### 課題の要件:
A) このインタビューを読み、次の問いに答えよ。答えにも同じ記号を付けること。
(i) 大八木さんは、財は残さないが何を残すと言っていたか。
(ii) 宇賀地強さんは現在どの役職に就いているか。
(iii) 髙林監督が漠然とやりたいと思っていたのは、どのカテゴリーか。
B) このインタビューから、"ーー駒澤大OBの指導者も、高校、大学、実業団と増えてきました。"で始まり"いうのは漠然とありましたが。"で終わる部分を一字一句そのまま書き写してください。

### 課題文:
════

「面白い選手はいっぱいいる」立教大・髙林祐介新監督が目指す箱根駅伝シード権獲得、そして「いずれは母校の駒澤大と肩を並べたい」 (5ページ目)

  • 和田悟志●取材・文・写真 text & photo by Wada Satoshi

【大学駅伝の生々しさが魅力】

ーー駒澤大OBの指導者も、高校、大学、実業団と増えてきました。

 そうなんですよ。大八木さんは「財は残さないけど、人を残す」とおっしゃっていました(笑)。自分も育ててもらったし、人を育てる姿を目の当たりにしているので、そこに引き寄せられるというか、憧れる部分はみんな、あるんじゃないでしょうか。だから、こういう世界に飛び込んできているのかな、と思いますね。

 でも、中に入ってわかりましたが、そんな簡単なものではありません。あれだけ結果を出すのはすごいことだとあらためて感じました。

ーー大学時代の同期の宇賀地強さん(コニカミノルタ監督)、深津卓也さん(旭化成コーチ)は実業団で指導者になられましたが、髙林監督は大学での指導者を希望されていたのでしょうか?

 いや、もともとあまりこだわりはありませんでした。シニア、つまり大学や実業団のカテゴリーでやりたいなというのは漠然とありましたが。

════

### 元データ:
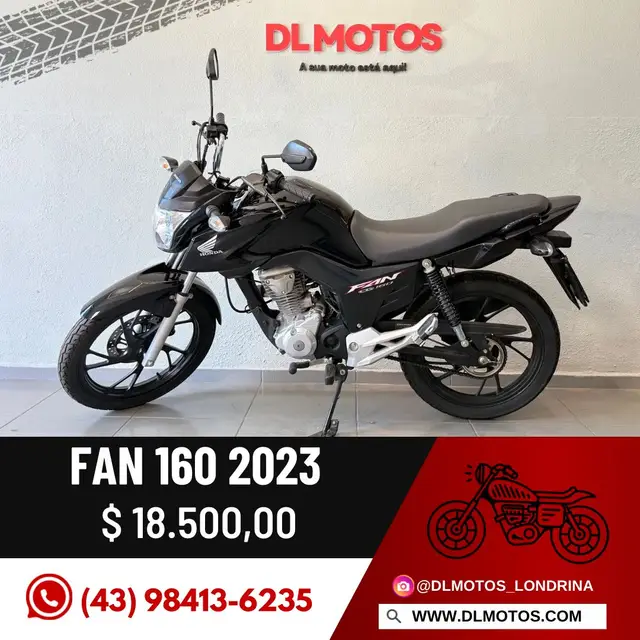 Moto Honda CG 160 2023 Fan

════

### 課題の解答:
A)
(i) 人
(ii) コニカミノルタ監督
(iii) シニア、つまり大学や実業団のカテゴリー

B)
ーー駒澤大OBの指導者も、高校、大学、実業団と増えてきました。

 そうなんですよ。大八木さんは「財は残さないけど、人を残す」とおっしゃっていました(笑)。自分も育ててもらったし、人を育てる姿を目の当たりにしているので、そこに引き寄せられるというか、憧れる部分はみんな、あるんじゃないでしょうか。だから、こういう世界に飛び込んできているのかな、と思いますね。

 でも、中に入ってわかりましたが、そんな簡単なものではありません。あれだけ結果を出すのはすごいことだとあらためて感じました。

ーー大学時代の同期の宇賀地強さん(コニカミノルタ監督)、深津卓也さん(旭化成コーチ)は実業団で指導者になられましたが、髙林監督は大学での指導者を希望されていたのでしょうか?

 いや、もともとあまりこだわりはありませんでした。シニア、つまり大学や実業団のカテゴリーでやりたいなというのは漠然とありましたが。